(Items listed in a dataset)

******

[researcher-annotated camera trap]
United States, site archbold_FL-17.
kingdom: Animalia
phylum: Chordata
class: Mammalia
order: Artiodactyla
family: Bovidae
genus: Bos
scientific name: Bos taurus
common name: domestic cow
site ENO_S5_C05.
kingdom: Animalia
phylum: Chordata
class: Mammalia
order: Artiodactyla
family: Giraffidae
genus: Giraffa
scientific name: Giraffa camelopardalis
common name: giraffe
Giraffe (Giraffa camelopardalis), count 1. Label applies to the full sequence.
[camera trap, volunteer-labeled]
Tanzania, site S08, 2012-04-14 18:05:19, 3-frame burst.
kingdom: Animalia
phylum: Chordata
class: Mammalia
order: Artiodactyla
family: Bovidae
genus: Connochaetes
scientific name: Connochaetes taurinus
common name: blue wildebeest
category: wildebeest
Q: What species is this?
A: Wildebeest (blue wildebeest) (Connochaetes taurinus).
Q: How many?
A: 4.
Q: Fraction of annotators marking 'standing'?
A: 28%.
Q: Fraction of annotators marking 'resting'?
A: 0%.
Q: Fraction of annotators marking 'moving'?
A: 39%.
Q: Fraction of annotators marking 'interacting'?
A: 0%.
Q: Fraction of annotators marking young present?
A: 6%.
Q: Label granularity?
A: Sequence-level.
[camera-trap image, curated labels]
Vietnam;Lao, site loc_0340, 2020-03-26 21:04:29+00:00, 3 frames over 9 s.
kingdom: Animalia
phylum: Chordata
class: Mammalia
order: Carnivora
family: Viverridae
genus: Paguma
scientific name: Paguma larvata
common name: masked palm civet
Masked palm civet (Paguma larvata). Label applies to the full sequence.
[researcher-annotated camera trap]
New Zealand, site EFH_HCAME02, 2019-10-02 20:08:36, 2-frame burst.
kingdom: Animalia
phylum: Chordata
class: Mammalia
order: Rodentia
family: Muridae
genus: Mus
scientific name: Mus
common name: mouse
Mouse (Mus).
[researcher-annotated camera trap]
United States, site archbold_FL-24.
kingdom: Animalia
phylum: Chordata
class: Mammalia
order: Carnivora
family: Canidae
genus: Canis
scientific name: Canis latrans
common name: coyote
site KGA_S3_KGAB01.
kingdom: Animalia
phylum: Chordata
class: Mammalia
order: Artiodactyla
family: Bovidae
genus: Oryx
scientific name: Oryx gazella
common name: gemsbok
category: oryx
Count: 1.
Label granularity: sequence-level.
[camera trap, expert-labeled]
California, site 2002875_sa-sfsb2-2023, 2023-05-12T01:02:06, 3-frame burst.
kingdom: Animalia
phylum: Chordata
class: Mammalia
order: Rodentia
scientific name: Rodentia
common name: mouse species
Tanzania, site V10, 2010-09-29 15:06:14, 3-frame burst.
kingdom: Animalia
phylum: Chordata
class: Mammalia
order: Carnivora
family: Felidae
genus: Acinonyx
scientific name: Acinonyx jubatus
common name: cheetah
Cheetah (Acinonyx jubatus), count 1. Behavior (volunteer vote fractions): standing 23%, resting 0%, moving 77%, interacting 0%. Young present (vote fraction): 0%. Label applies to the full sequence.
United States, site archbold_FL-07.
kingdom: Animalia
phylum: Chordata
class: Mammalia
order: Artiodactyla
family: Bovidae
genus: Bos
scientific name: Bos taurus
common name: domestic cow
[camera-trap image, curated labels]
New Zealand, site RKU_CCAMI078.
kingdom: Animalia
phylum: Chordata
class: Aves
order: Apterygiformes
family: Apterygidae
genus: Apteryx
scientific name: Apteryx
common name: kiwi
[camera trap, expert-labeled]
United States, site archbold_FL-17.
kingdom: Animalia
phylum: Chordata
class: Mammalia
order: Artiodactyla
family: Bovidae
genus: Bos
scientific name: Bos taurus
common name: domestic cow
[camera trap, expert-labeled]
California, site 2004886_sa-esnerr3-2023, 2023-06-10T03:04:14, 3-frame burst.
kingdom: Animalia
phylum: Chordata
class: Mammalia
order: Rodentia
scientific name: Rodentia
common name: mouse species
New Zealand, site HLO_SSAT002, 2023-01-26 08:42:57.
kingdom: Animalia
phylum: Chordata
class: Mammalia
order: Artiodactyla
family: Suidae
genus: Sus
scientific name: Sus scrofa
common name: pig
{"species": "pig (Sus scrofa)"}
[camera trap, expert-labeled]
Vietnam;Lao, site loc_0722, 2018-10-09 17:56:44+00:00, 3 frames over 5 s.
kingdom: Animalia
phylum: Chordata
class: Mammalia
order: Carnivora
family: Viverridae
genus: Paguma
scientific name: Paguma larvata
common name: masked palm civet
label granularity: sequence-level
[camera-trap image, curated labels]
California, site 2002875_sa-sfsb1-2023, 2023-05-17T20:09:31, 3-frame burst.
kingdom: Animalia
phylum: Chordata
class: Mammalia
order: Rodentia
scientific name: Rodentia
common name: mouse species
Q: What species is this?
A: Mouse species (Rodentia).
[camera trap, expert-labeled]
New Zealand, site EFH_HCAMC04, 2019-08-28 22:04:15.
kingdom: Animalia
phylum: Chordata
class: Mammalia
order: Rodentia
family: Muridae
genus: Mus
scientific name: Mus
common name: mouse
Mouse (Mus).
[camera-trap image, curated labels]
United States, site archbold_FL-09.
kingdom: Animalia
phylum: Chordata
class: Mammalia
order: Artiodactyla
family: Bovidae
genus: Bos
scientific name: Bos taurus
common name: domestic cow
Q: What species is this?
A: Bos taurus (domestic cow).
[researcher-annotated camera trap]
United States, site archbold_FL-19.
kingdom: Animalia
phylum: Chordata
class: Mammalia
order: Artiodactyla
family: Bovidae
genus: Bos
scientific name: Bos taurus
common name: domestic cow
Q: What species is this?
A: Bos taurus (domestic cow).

******

**WORK TASK:**
Each of the entries must be written out again exactly.

**OUTPUT FOR THIS EXERCISE:**
[researcher-annotated camera trap]
United States, site archbold_FL-17.
kingdom: Animalia
phylum: Chordata
class: Mammalia
order: Artiodactyla
family: Bovidae
genus: Bos
scientific name: Bos taurus
common name: domestic cow
site ENO_S5_C05.
kingdom: Animalia
phylum: Chordata
class: Mammalia
order: Artiodactyla
family: Giraffidae
genus: Giraffa
scientific name: Giraffa camelopardalis
common name: giraffe
Giraffe (Giraffa camelopardalis), count 1. Label applies to the full sequence.
[camera trap, volunteer-labeled]
Tanzania, site S08, 2012-04-14 18:05:19, 3-frame burst.
kingdom: Animalia
phylum: Chordata
class: Mammalia
order: Artiodactyla
family: Bovidae
genus: Connochaetes
scientific name: Connochaetes taurinus
common name: blue wildebeest
category: wildebeest
Q: What species is this?
A: Wildebeest (blue wildebeest) (Connochaetes taurinus).
Q: How many?
A: 4.
Q: Fraction of annotators marking 'standing'?
A: 28%.
Q: Fraction of annotators marking 'resting'?
A: 0%.
Q: Fraction of annotators marking 'moving'?
A: 39%.
Q: Fraction of annotators marking 'interacting'?
A: 0%.
Q: Fraction of annotators marking young present?
A: 6%.
Q: Label granularity?
A: Sequence-level.
[camera-trap image, curated labels]
Vietnam;Lao, site loc_0340, 2020-03-26 21:04:29+00:00, 3 frames over 9 s.
kingdom: Animalia
phylum: Chordata
class: Mammalia
order: Carnivora
family: Viverridae
genus: Paguma
scientific name: Paguma larvata
common name: masked palm civet
Masked palm civet (Paguma larvata). Label applies to the full sequence.
[researcher-annotated camera trap]
New Zealand, site EFH_HCAME02, 2019-10-02 20:08:36, 2-frame burst.
kingdom: Animalia
phylum: Chordata
class: Mammalia
order: Rodentia
family: Muridae
genus: Mus
scientific name: Mus
common name: mouse
Mouse (Mus).
[researcher-annotated camera trap]
United States, site archbold_FL-24.
kingdom: Animalia
phylum: Chordata
class: Mammalia
order: Carnivora
family: Canidae
genus: Canis
scientific name: Canis latrans
common name: coyote
site KGA_S3_KGAB01.
kingdom: Animalia
phylum: Chordata
class: Mammalia
order: Artiodactyla
family: Bovidae
genus: Oryx
scientific name: Oryx gazella
common name: gemsbok
category: oryx
Count: 1.
Label granularity: sequence-level.
[camera trap, expert-labeled]
California, site 2002875_sa-sfsb2-2023, 2023-05-12T01:02:06, 3-frame burst.
kingdom: Animalia
phylum: Chordata
class: Mammalia
order: Rodentia
scientific name: Rodentia
common name: mouse species
Tanzania, site V10, 2010-09-29 15:06:14, 3-frame burst.
kingdom: Animalia
phylum: Chordata
class: Mammalia
order: Carnivora
family: Felidae
genus: Acinonyx
scientific name: Acinonyx jubatus
common name: cheetah
Cheetah (Acinonyx jubatus), count 1. Behavior (volunteer vote fractions): standing 23%, resting 0%, moving 77%, interacting 0%. Young present (vote fraction): 0%. Label applies to the full sequence.
United States, site archbold_FL-07.
kingdom: Animalia
phylum: Chordata
class: Mammalia
order: Artiodactyla
family: Bovidae
genus: Bos
scientific name: Bos taurus
common name: domestic cow
[camera-trap image, curated labels]
New Zealand, site RKU_CCAMI078.
kingdom: Animalia
phylum: Chordata
class: Aves
order: Apterygiformes
family: Apterygidae
genus: Apteryx
scientific name: Apteryx
common name: kiwi
[camera trap, expert-labeled]
United States, site archbold_FL-17.
kingdom: Animalia
phylum: Chordata
class: Mammalia
order: Artiodactyla
family: Bovidae
genus: Bos
scientific name: Bos taurus
common name: domestic cow
[camera trap, expert-labeled]
California, site 2004886_sa-esnerr3-2023, 2023-06-10T03:04:14, 3-frame burst.
kingdom: Animalia
phylum: Chordata
class: Mammalia
order: Rodentia
scientific name: Rodentia
common name: mouse species
New Zealand, site HLO_SSAT002, 2023-01-26 08:42:57.
kingdom: Animalia
phylum: Chordata
class: Mammalia
order: Artiodactyla
family: Suidae
genus: Sus
scientific name: Sus scrofa
common name: pig
{"species": "pig (Sus scrofa)"}
[camera trap, expert-labeled]
Vietnam;Lao, site loc_0722, 2018-10-09 17:56:44+00:00, 3 frames over 5 s.
kingdom: Animalia
phylum: Chordata
class: Mammalia
order: Carnivora
family: Viverridae
genus: Paguma
scientific name: Paguma larvata
common name: masked palm civet
label granularity: sequence-level
[camera-trap image, curated labels]
California, site 2002875_sa-sfsb1-2023, 2023-05-17T20:09:31, 3-frame burst.
kingdom: Animalia
phylum: Chordata
class: Mammalia
order: Rodentia
scientific name: Rodentia
common name: mouse species
Q: What species is this?
A: Mouse species (Rodentia).
[camera trap, expert-labeled]
New Zealand, site EFH_HCAMC04, 2019-08-28 22:04:15.
kingdom: Animalia
phylum: Chordata
class: Mammalia
order: Rodentia
family: Muridae
genus: Mus
scientific name: Mus
common name: mouse
Mouse (Mus).
[camera-trap image, curated labels]
United States, site archbold_FL-09.
kingdom: Animalia
phylum: Chordata
class: Mammalia
order: Artiodactyla
family: Bovidae
genus: Bos
scientific name: Bos taurus
common name: domestic cow
Q: What species is this?
A: Bos taurus (domestic cow).
[researcher-annotated camera trap]
United States, site archbold_FL-19.
kingdom: Animalia
phylum: Chordata
class: Mammalia
order: Artiodactyla
family: Bovidae
genus: Bos
scientific name: Bos taurus
common name: domestic cow
Q: What species is this?
A: Bos taurus (domestic cow).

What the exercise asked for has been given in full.